In his first London Marathon win, Kenya's Eliud Kipchoge edged past his countryman and defending champ Wilson Kipsang to win the distance race by five seconds, with a final time of 2:04:47. Fellow Kenyans, including the world-record holder, rounded out the third and fourth spots.
"In a tight finale, Kipchoge broke clear of Kipsang in the final 800 meters before waving and pointing at the crowd in front of Buckingham Palace as he finished five seconds in front of his compatriot.
"Kipsang still holds the course record of 2:04:29, which he set last year."
"It was a tough race.
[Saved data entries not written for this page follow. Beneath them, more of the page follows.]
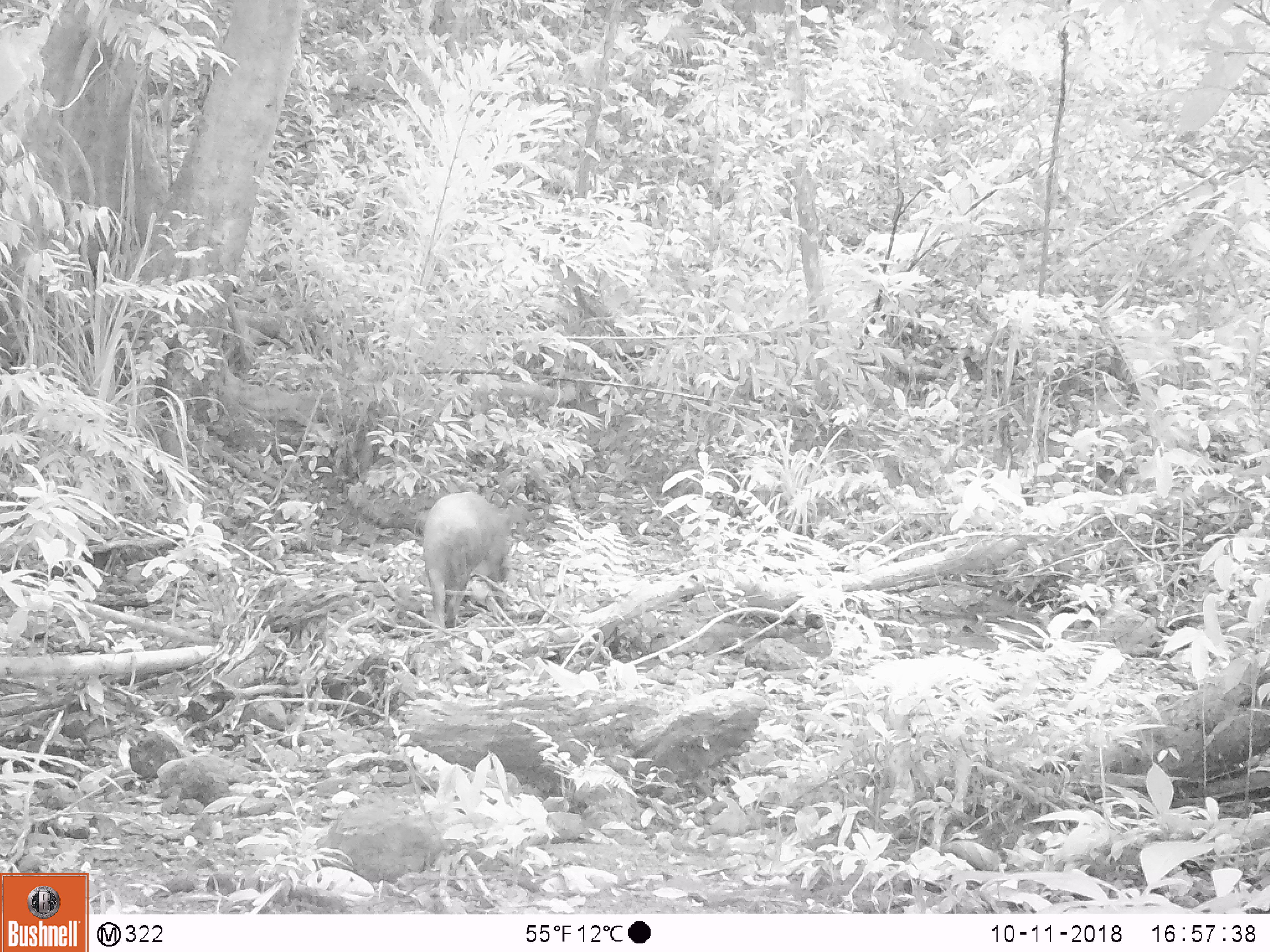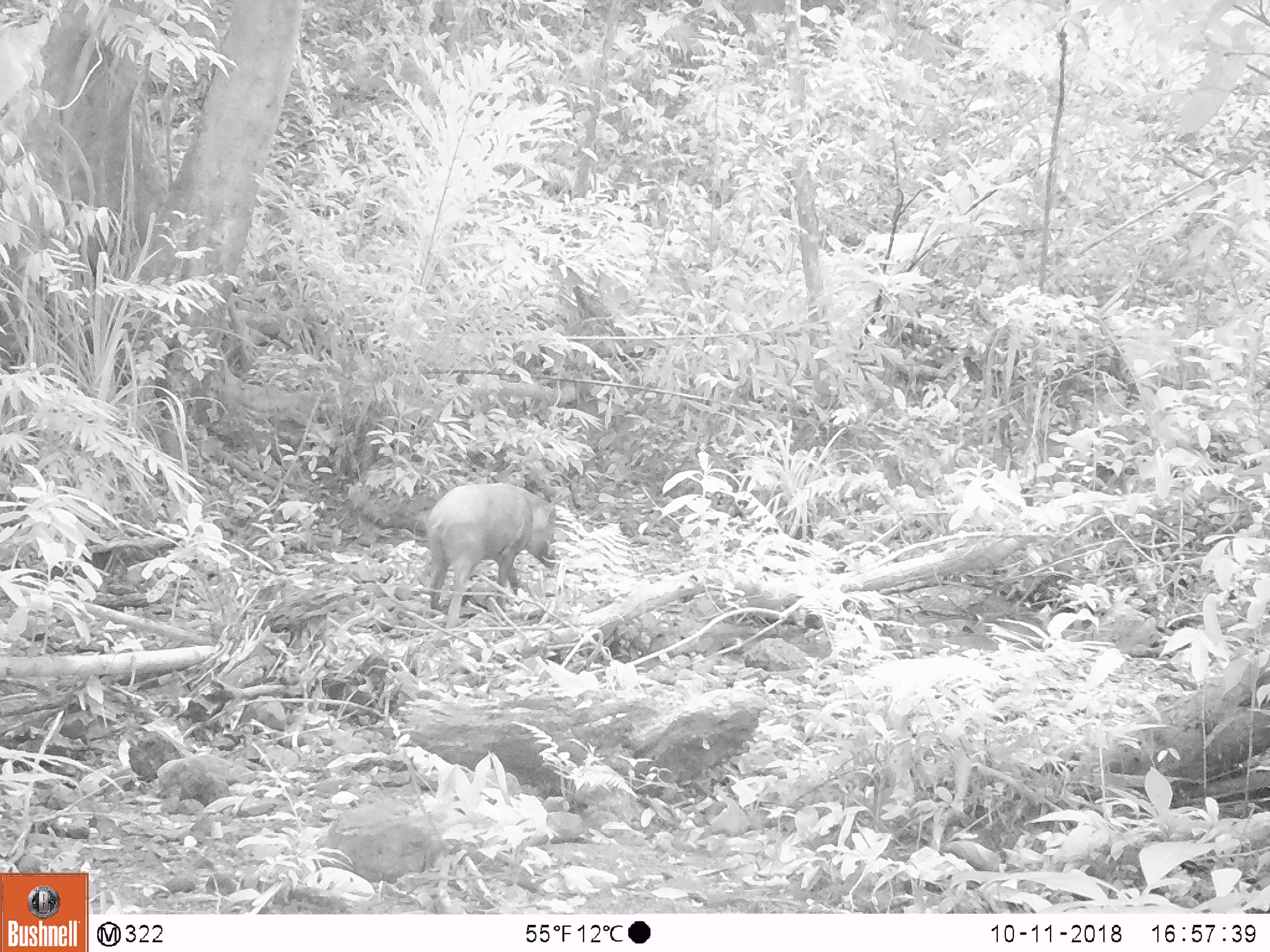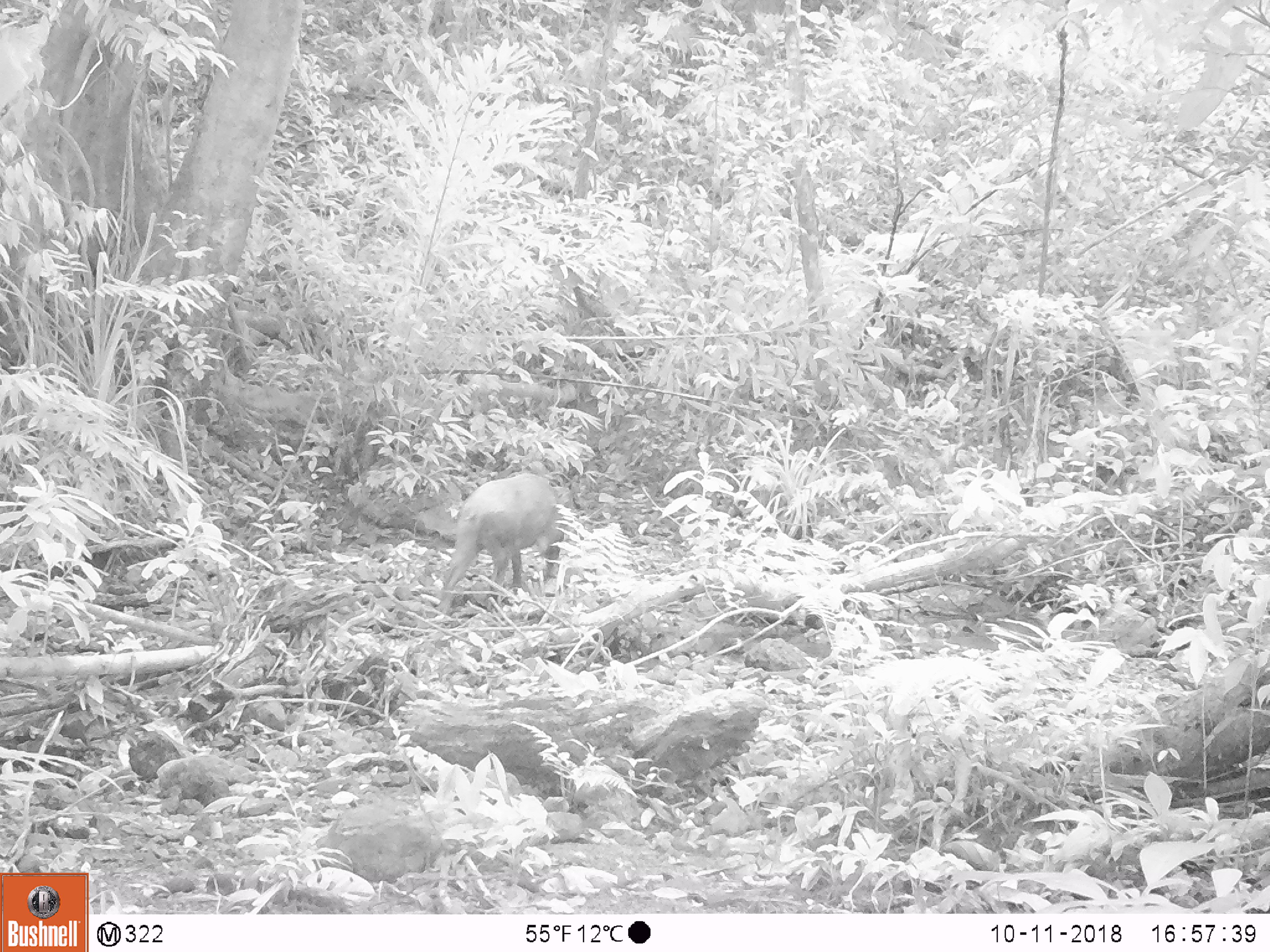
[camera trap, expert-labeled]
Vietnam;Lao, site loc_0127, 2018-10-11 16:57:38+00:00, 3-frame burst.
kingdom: Animalia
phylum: Chordata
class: Mammalia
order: Artiodactyla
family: Suidae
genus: Sus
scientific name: Sus scrofa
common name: eurasian wild pig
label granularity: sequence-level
My training paid off and it went to plan," Kipchoge told reporters. "The crowd were wonderful and lifted me for my sprint finish."
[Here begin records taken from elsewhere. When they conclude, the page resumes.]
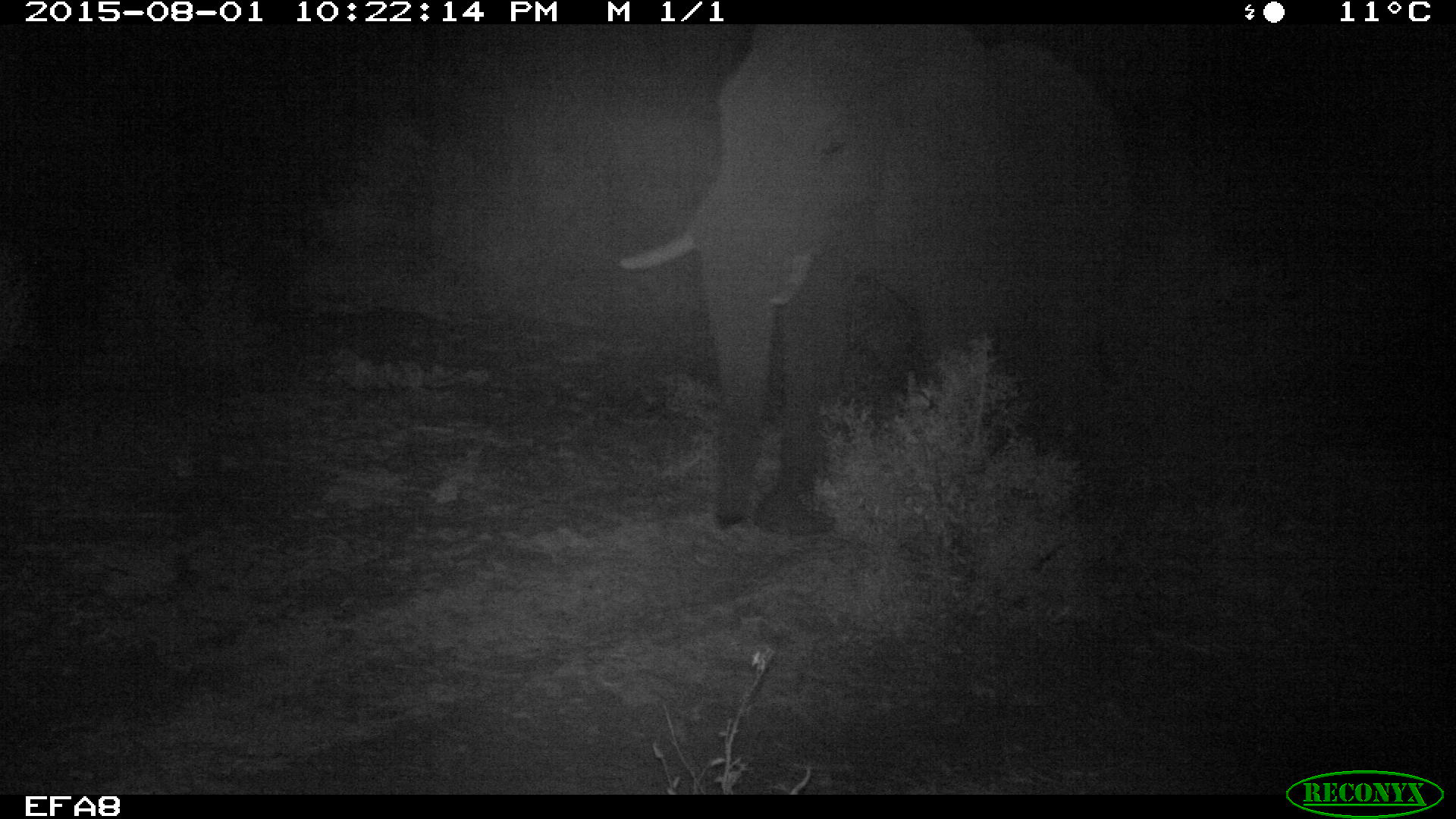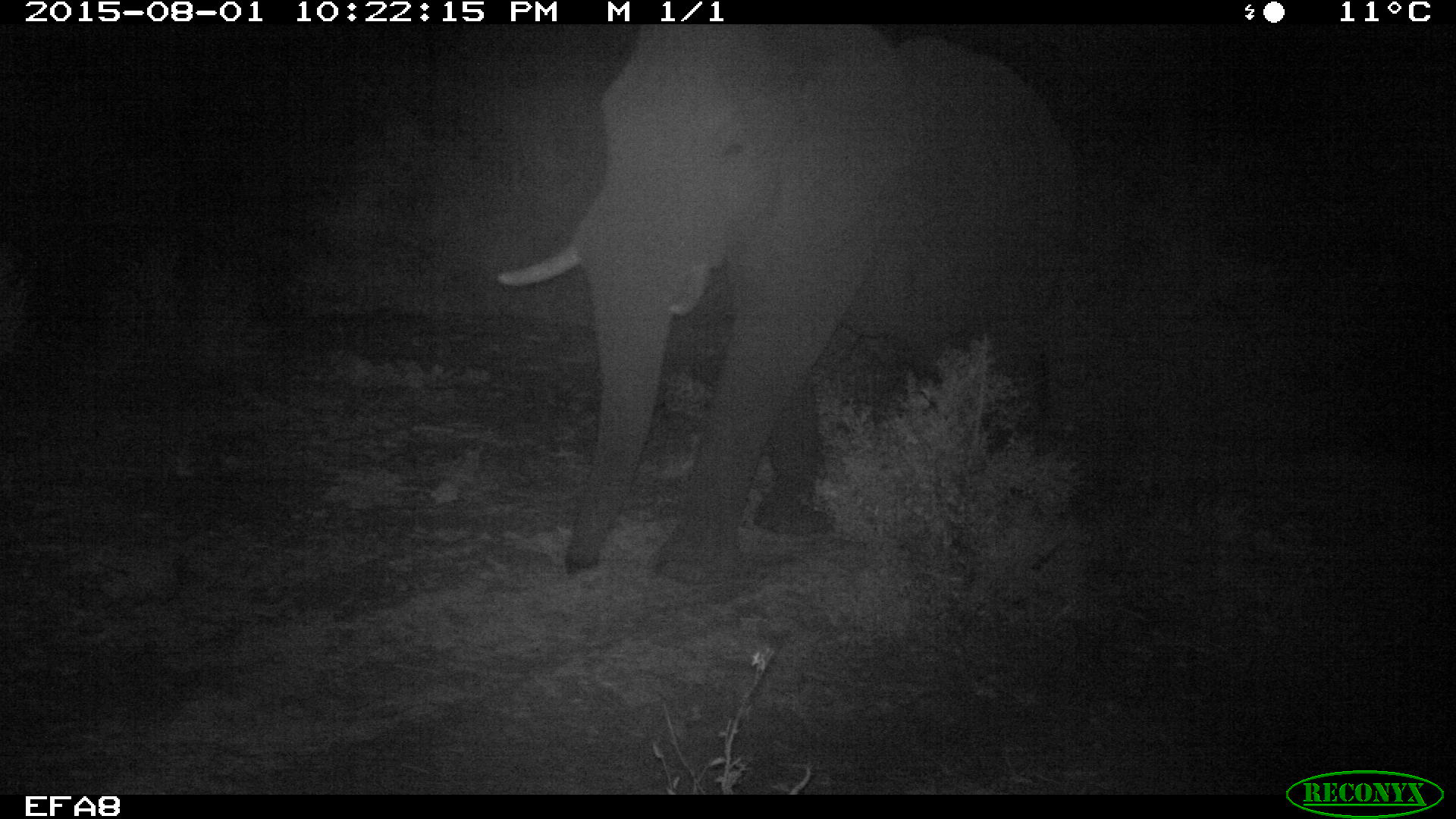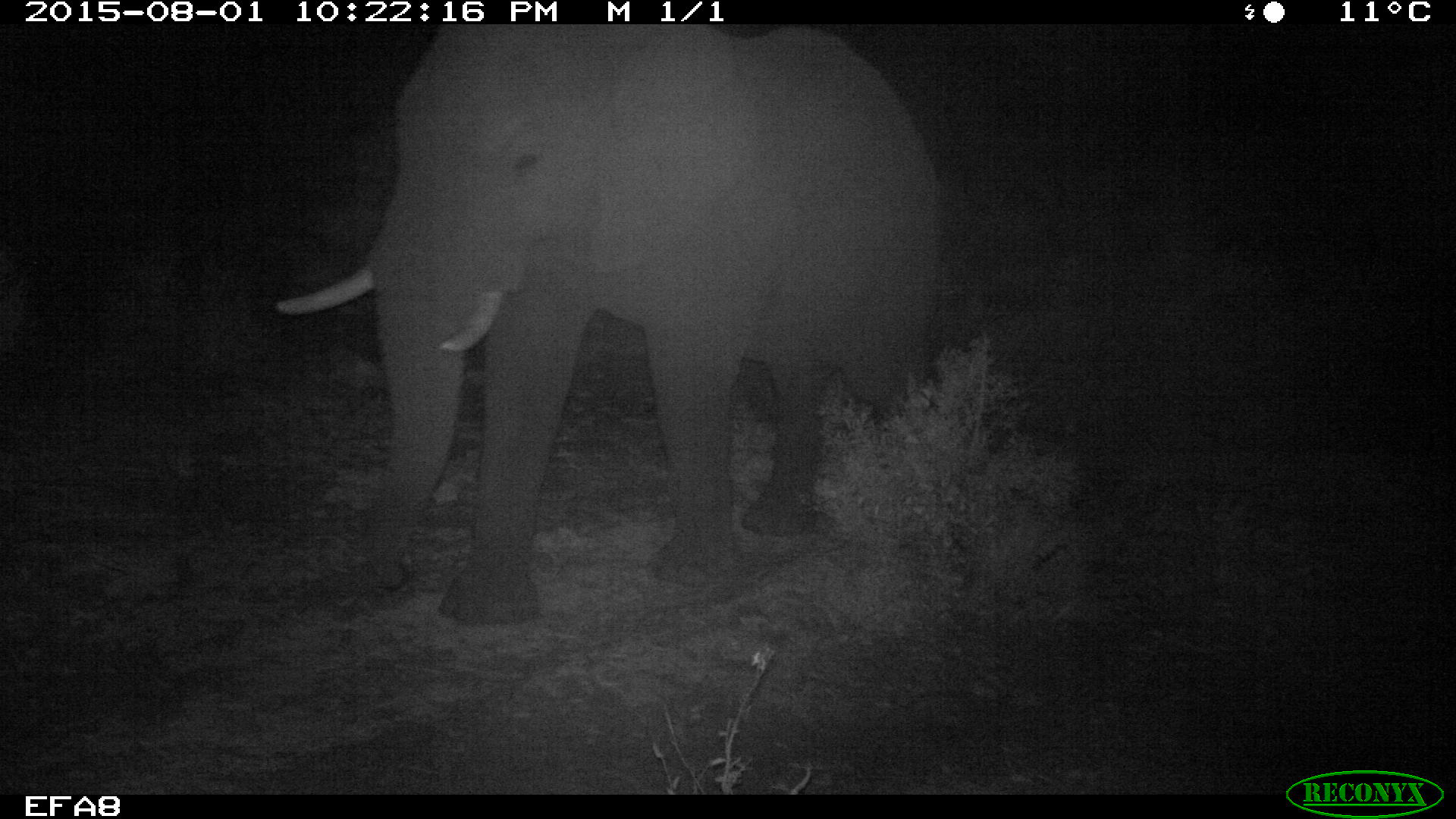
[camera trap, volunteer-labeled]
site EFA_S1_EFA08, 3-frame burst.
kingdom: Animalia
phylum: Chordata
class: Mammalia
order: Proboscidea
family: Elephantidae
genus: Loxodonta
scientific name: Loxodonta africana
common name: african bush elephant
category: elephant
Elephant (african bush elephant) (Loxodonta africana), count 1. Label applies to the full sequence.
"The narrow, twisting turns of London's course, compounded by blustery conditions, were not conducive to world record pace and an assault on [Dennis] Kimetto's 2:02.57 set in September's Berlin marathon was unlikely. ...
Support comes from
"Kipchoge and Kipsang made their break along the banks of the River Thames and as the pair geared up for a sprint finish it was Kipchoge who opened up a narrow gap in the final kilometer and Kipsang was unable to reel him in."
And ESPN notes:
"[While] Kenya dominated the men's race, a four-year winning streak for the East African nation ended in the women's event. Tigist Tufa became only the second Ethiopian woman to win in London, emulating Derartu Tulu's triumph in 2001.
"The 28-year-old Tufa won her first major marathon in 2 hours, 23 minutes, 22 seconds, with two-time winner Mary Keitany of Kenya 18 seconds adrift. Tufa's compatriot, Tirfi Tsegaye, was third."